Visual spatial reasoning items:
begin

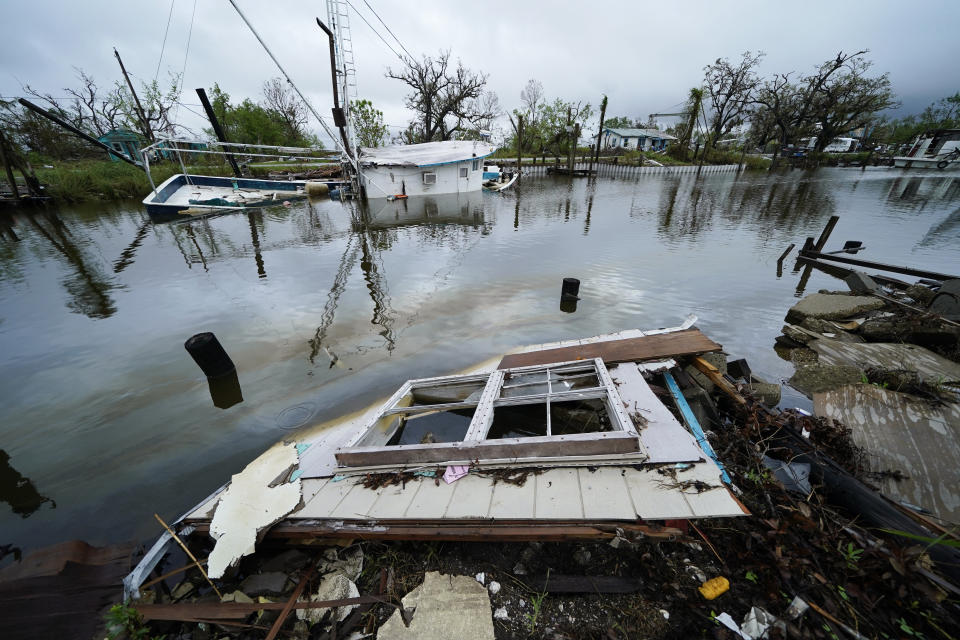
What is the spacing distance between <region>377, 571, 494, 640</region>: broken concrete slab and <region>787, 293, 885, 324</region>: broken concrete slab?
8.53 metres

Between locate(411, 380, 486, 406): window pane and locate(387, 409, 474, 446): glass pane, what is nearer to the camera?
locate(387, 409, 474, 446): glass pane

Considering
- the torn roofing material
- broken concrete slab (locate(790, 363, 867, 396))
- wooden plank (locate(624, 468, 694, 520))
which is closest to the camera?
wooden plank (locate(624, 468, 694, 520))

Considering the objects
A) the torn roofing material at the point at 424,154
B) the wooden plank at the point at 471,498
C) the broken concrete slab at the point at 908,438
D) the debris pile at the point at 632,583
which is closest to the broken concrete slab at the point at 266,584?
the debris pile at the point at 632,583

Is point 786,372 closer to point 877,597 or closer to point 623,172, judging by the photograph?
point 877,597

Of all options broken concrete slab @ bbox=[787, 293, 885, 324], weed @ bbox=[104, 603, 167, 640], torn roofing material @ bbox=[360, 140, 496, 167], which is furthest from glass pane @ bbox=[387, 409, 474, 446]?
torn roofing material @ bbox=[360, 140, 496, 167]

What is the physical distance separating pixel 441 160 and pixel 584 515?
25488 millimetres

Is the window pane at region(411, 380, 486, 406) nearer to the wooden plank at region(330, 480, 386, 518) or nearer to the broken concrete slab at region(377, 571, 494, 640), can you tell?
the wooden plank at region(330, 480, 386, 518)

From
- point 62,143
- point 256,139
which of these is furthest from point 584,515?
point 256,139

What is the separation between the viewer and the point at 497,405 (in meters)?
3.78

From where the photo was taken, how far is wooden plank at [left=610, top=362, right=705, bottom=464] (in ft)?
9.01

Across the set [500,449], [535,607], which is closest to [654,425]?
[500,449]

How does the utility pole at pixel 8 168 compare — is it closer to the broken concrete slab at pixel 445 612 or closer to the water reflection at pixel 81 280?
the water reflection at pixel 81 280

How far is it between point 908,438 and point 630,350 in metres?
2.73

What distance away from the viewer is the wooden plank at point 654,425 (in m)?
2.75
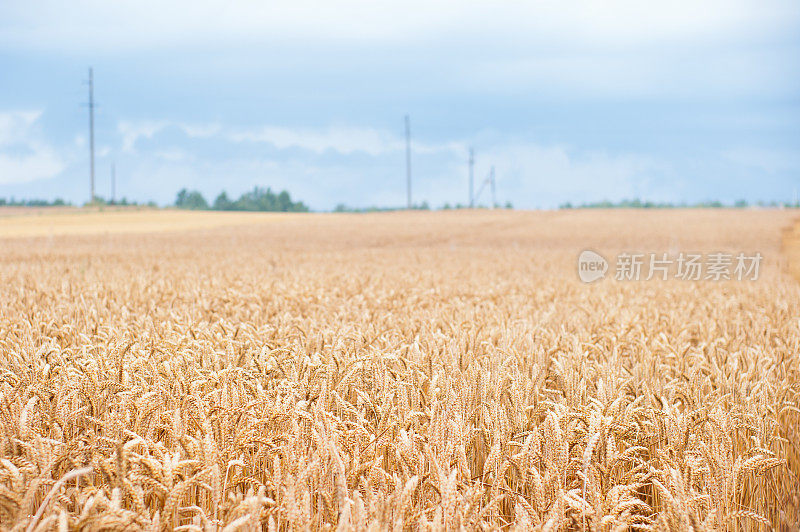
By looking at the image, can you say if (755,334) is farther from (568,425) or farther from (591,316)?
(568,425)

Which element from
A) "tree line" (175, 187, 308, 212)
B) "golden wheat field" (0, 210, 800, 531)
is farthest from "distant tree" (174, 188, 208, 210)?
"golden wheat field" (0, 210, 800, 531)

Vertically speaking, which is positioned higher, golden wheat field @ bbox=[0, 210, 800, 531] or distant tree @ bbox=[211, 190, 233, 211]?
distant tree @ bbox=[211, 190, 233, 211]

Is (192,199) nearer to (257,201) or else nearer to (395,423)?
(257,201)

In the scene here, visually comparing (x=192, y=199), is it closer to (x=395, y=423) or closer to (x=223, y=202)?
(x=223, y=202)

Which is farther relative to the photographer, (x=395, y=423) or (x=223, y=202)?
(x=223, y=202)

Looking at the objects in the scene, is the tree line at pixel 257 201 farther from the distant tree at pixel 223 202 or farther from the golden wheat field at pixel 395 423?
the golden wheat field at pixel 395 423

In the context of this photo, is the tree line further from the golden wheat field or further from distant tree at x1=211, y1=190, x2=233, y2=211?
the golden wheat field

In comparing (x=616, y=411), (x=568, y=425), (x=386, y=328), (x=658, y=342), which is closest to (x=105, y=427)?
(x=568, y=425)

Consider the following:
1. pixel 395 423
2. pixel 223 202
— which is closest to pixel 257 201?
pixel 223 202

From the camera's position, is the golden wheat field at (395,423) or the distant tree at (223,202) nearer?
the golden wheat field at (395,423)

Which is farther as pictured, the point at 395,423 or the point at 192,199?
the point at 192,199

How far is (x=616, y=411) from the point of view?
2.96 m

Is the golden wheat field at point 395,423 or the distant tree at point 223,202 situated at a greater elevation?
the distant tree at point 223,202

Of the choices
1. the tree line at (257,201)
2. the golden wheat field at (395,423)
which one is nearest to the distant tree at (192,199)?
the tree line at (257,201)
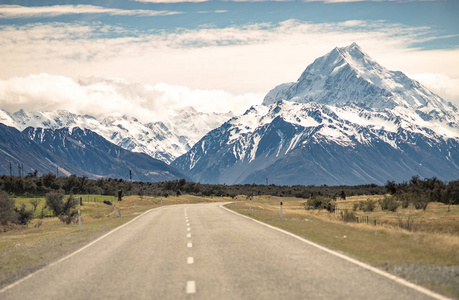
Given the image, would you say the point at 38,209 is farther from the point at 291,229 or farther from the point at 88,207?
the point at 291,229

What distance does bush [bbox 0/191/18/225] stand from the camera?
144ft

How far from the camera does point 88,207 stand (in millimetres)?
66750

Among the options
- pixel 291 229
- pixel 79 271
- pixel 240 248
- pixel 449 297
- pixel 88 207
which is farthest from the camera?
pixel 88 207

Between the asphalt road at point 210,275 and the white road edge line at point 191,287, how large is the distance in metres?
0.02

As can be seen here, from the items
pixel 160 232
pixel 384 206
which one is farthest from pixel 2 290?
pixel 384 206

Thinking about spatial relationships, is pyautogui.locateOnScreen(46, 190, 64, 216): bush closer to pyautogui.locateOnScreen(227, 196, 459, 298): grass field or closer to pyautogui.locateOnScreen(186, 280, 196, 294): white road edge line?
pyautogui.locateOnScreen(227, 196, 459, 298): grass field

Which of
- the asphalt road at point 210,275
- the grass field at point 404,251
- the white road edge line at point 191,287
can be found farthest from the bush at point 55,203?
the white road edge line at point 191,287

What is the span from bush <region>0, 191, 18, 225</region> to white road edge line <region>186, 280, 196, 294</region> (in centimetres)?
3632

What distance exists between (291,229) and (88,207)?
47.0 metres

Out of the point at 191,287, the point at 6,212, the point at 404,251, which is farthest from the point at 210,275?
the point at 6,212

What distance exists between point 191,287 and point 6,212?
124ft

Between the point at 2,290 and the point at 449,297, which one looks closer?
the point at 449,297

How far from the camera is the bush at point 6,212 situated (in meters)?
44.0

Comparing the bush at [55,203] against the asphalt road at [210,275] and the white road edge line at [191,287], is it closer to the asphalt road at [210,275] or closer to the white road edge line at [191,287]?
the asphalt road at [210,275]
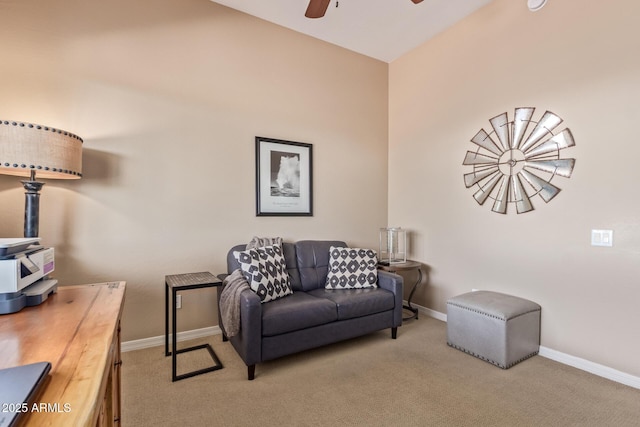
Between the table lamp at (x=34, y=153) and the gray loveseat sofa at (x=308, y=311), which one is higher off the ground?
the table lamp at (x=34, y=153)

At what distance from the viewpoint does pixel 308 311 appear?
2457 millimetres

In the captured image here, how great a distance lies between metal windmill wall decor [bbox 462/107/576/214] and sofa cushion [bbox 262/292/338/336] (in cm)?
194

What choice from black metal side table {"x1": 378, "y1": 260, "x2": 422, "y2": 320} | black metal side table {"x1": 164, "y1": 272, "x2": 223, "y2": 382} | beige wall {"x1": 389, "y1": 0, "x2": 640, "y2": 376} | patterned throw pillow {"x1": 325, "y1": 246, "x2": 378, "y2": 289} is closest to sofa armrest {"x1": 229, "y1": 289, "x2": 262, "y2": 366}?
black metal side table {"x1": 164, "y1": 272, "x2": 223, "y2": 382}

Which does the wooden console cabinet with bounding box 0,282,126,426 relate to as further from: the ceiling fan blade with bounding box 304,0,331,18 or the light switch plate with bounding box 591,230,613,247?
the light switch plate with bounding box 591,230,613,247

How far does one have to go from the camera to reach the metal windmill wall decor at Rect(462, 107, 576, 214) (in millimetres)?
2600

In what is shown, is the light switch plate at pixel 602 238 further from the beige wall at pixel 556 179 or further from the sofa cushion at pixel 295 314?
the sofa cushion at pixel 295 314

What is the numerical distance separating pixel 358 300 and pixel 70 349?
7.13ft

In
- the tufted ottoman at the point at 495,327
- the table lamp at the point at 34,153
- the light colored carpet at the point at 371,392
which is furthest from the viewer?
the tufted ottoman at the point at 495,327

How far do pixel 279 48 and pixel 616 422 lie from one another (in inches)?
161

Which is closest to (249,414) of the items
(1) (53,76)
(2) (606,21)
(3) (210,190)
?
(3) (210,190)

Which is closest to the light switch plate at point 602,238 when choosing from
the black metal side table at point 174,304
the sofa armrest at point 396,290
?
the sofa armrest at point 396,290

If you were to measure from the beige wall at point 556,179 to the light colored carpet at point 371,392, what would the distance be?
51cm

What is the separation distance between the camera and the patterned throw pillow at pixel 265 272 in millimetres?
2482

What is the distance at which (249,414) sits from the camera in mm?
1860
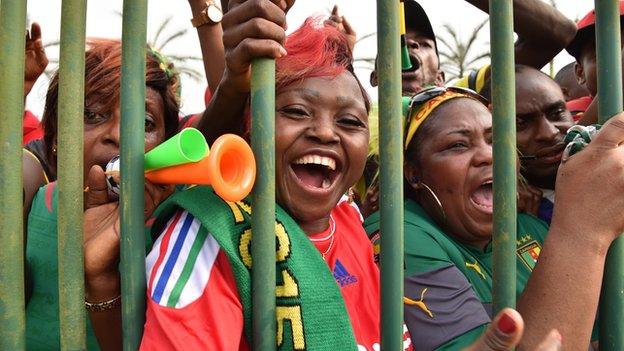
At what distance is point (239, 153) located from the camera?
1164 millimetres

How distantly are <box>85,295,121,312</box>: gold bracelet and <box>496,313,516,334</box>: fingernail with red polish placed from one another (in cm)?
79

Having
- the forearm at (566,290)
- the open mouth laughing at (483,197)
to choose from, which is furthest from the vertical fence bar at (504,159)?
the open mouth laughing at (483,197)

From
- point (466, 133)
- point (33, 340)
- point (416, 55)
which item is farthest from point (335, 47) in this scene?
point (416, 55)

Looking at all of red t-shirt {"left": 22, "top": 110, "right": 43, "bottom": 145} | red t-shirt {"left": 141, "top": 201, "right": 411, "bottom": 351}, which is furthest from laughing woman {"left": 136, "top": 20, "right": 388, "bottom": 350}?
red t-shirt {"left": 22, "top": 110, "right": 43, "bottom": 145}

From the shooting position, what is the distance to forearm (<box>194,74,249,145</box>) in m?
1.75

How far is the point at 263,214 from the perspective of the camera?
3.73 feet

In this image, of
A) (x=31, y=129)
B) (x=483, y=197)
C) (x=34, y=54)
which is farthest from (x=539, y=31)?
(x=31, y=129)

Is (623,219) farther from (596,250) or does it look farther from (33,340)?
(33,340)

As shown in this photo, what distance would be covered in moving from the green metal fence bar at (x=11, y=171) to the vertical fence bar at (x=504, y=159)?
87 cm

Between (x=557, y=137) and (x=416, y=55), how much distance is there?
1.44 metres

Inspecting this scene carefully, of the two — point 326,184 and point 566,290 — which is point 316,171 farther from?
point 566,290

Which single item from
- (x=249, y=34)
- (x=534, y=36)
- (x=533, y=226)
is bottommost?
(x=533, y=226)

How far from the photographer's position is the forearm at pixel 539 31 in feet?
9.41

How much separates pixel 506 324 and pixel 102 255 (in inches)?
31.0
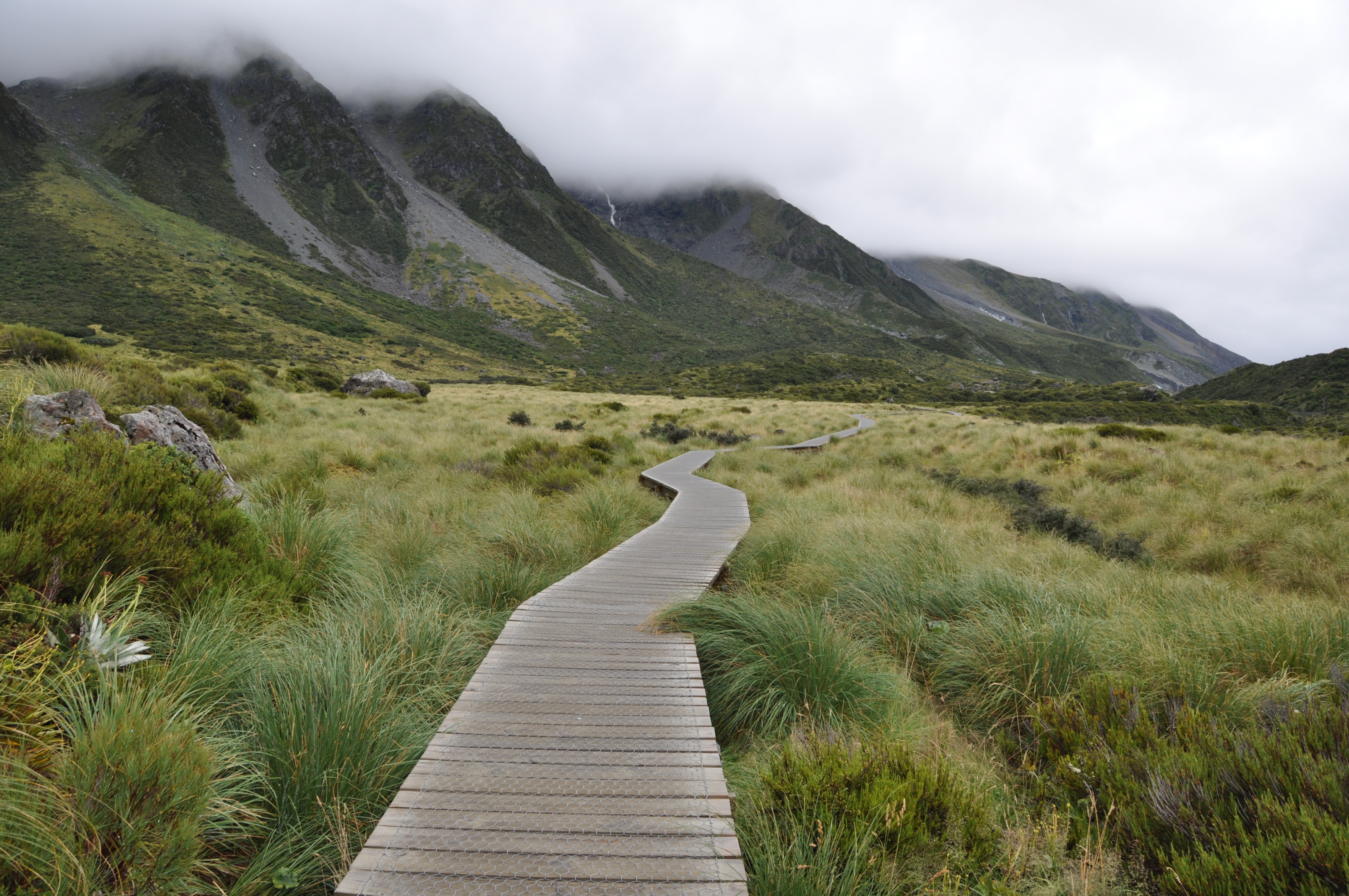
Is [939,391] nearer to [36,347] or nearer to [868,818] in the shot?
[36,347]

end

— Directions for this task —
Return verbatim the lines starting with the line that contains "Inspecting this scene" and going on through the last line of the entries, both included. Omit the pictures from your answer.

— Exercise output —
Inspecting this scene carefully, of the two — point 326,184 and point 566,290 — which is point 316,171 farther from?
point 566,290

Which single item from
- (x=249, y=34)
- (x=534, y=36)
- (x=533, y=226)
is bottommost?
(x=533, y=226)

How far from the photographer's position is the forearm at pixel 539 31 in feet?
9.41

How much separates pixel 506 324 and pixel 102 255 (in inches)?
31.0
Is [939,391] nearer to [36,347] or nearer to [868,818] in the shot?
[36,347]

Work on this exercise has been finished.